MHP Genel Başkanı Devlet Bahçeli, PKK’nın 5-7 Mayıs 2025’te aldığı fesih ve silah bırakma kararına ilişkin yaptığı açıklamayla, Türkiye’nin 47 yıllık terörle mücadelesinde bir dönemin sona erdiğini ilan etti. “Türk vatanında barış tohumları çiçek açtı,” diyerek umut aşılayan Bahçeli, Türk-Kürt kardeşliğinin hiçbir gücün bozamayacağı bir bağ olduğunu vurguladı. Terörsüz Türkiye hedefine ulaşıldığını belirten Bahçeli, Cumhurbaşkanı Erdoğan’a, Türk Silahlı Kuvvetleri’ne ve Abdullah Öcalan’a teşekkür ederken, silah teslim süreci ve YPG denetimi gibi adımların titizlikle yönetilmesi gerektiğini söyledi. İşte Bahçeli’nin açıklamaları…
Kanlı Sayfanın Kapanışı
Bahçeli, PKK’nın fesih kararını, “47 yıldır ihanetle yazılan kanlı sayfa bir daha açılmamak üzere kapanacak,” sözleriyle değerlendirdi. 27 Kasım 1978’de kurulan ve 15 Ağustos 1984’te ilk silahlı eylemini gerçekleştiren PKK’nın, Öcalan’ın 27 Şubat 2025 çağrısına uyarak silah bıraktığını hatırlattı. Bu tarihi gelişmenin, siyaset ve demokrasinin önünü açarak silahlı çatışmayı acı bir hatıraya dönüştüreceğini ifade etti. “Bugün kazanan barış, demokrasi ve Türk milletidir,” diyerek, zaferi millete mal etti.

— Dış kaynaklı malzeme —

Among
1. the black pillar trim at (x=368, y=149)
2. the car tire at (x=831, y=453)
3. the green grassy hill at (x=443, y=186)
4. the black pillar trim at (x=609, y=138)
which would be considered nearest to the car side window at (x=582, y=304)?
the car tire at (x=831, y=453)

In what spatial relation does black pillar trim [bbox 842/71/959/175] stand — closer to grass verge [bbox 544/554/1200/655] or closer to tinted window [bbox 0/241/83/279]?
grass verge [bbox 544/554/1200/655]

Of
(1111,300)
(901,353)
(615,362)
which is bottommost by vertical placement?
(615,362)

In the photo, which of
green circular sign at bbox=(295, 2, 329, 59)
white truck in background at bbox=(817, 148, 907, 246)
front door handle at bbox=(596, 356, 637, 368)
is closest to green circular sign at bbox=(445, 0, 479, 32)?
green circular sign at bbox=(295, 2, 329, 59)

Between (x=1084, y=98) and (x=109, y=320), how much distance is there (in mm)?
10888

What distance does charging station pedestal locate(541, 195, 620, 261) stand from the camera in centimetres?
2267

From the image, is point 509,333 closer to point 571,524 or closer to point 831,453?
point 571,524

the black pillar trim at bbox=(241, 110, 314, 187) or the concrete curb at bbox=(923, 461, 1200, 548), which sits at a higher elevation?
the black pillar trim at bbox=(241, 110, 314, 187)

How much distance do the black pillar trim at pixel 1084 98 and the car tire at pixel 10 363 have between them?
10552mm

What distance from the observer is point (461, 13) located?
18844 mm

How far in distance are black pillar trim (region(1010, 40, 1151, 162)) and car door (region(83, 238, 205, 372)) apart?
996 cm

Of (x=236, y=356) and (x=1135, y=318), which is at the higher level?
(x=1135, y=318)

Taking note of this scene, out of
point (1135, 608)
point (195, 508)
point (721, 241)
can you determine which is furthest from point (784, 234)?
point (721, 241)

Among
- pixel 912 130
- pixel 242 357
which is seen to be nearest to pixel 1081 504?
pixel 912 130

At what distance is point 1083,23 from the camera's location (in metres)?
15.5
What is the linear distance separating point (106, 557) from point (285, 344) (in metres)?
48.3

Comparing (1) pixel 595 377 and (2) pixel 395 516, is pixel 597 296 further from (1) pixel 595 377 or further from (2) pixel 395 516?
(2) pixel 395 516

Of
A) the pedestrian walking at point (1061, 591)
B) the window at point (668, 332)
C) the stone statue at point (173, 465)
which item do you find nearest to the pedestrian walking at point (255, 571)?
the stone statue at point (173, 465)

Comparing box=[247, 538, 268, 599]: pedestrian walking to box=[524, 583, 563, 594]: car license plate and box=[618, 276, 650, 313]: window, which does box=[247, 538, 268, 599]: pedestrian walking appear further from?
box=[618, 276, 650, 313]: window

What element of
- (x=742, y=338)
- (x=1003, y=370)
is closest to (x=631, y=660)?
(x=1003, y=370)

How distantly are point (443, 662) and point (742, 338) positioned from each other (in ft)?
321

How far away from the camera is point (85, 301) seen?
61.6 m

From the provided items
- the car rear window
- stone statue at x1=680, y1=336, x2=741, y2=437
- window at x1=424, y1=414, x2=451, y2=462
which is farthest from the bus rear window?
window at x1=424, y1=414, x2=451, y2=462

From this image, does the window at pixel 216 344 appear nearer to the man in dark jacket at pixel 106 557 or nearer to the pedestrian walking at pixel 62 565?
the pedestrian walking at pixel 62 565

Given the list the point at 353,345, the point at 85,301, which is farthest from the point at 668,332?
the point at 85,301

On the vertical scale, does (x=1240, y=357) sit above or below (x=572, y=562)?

Türk-Kürt Kardeşliği: Ezelden Ebede Birlik
Bahçeli, konuşmasında Türk ve Kürt halklarının bin yıllık kardeşliğine vurgu yaptı. “Türk’ün Kürt’e, Kürt’ün Türk’e muhabbeti, milletimizin ruhunda birleşti,” diyerek, hiçbir ayrılığın bu bağı koparamayacağını söyledi. Türkiye’nin inkâr, asimilasyon ya da soykırım gibi suçlarla anılmadığını, vatanın her bireyin namusu olduğunu belirtti. “Bu ülke hepimizindir,” mesajıyla, Malazgirt’ten bugüne uzanan ortak kaderi hatırlattı. Barışın bölge ve dünya için de umut ışığı olduğunu ekledi.
Terörsüz Türkiye’nin Zaferi
MHP’nin 22 Ekim 2024’ten beri terörsüz Türkiye hedefini savunduğunu belirten Bahçeli, Cumhur İttifakı’nın riskleri doğru okuyarak bu başarıyı elde ettiğini vurguladı. “Türkiye’nin sırtındaki terör kamburu kalktı,” diyerek, bu anın hayatının en gururlu anı olduğunu samimi bir şekilde paylaştı. Ancak, sürecin tamamlanmadığını, temkinli olunması gerektiğini söyledi. “Kırlarımızda çiçekler toplanacak, dağlarımızda kardeşlik rüzgarları esecek,” diyerek barışın güzelliklerini hayal etti.
Sürecin Kritik Soruları
Bahçeli, barış sürecinin sürdürülebilir olması için kritik sorulara dikkat çekti. Silahların ne zaman, nerede, hangi şartlarda teslim edileceği, teslim sürecinin kimler tarafından denetleneceği ve YPG’ye geçişlerin nasıl önleneceği gibi konuların maşeri vicdana uygun şekilde çözülmesi gerektiğini belirtti. Suça bulaşan militanların ayrıştırılması, örgüt lider kadrosuna yönelik tedbirler ve demokrasiyi güçlendirecek reformların nasıl şekilleneceği de ele alınmalı. “Barış gerçekçi ve kalıcı olmalı,” diyerek uyarılarda bulundu.
Önyargılar ve Kavgalar Bitmeli
Bahçeli, barışın kalıcı olması için önyargıların, gereksiz kavgaların ve ideolojik takıntıların sona ermesi gerektiğini vurguladı. “Kararmış kalpler, kardeşlik fidanlarını soldurmamalı,” diyerek, uzlaşma ve hoşgörünün önemine işaret etti. Uyduruk polemiklerin ve sipariş gerginliklerin bitmesi gerektiğini savundu. Türkiye’nin hiçbir zaman bölücü politikalarla anılmadığını, Türk milletinin her ferdinin eşit olduğunu tarihi gerçeklerle destekledi.
Teşekkür ve Vefa
Bahçeli, sürecin mimarlarına teşekkür etti. Erdoğan’ın liderliğini, Türk Silahlı Kuvvetleri’nin kahramanlığını, Öcalan’ın barış çağrısını ve DEM Parti’nin katkılarını övdü. İmralı-Kandil arasındaki görüşmeleri yürüten heyetlere ve Türk-Kürt kardeşliğine sahip çıkan herkese şükran sundu. 3 Mayıs 2025’te vefat eden DEM Parti’li Sırrı Süreyya Önder’i rahmetle anarak, onun terörsüz Türkiye idealine katkısını unutmadı. Şehitleri saygıyla yad edip, gazilere uzun ömür diledi.
Yeni Yüzyılın İlk Zaferi
Bahçeli, Cumhurbaşkanlığı Hükümet Sistemi’ni “Türkiye’nin üçüncü evresi” olarak niteledi ve PKK’nın feshini yeni yüzyılın ilk büyük zaferi olarak selamladı. “Milli ülkülerimizin peşinden el ele yürüyeceğiz,” diyerek, bu başarının bölge ve dünyada hayranlık uyandıracağını söyledi. Terörün, korku ve tahribatla toplumları dönüştürmeyi amaçlayan bir insanlık suçu olduğunu hatırlatarak, bu belanın Türkiye’de son bulacağını müjdeledi.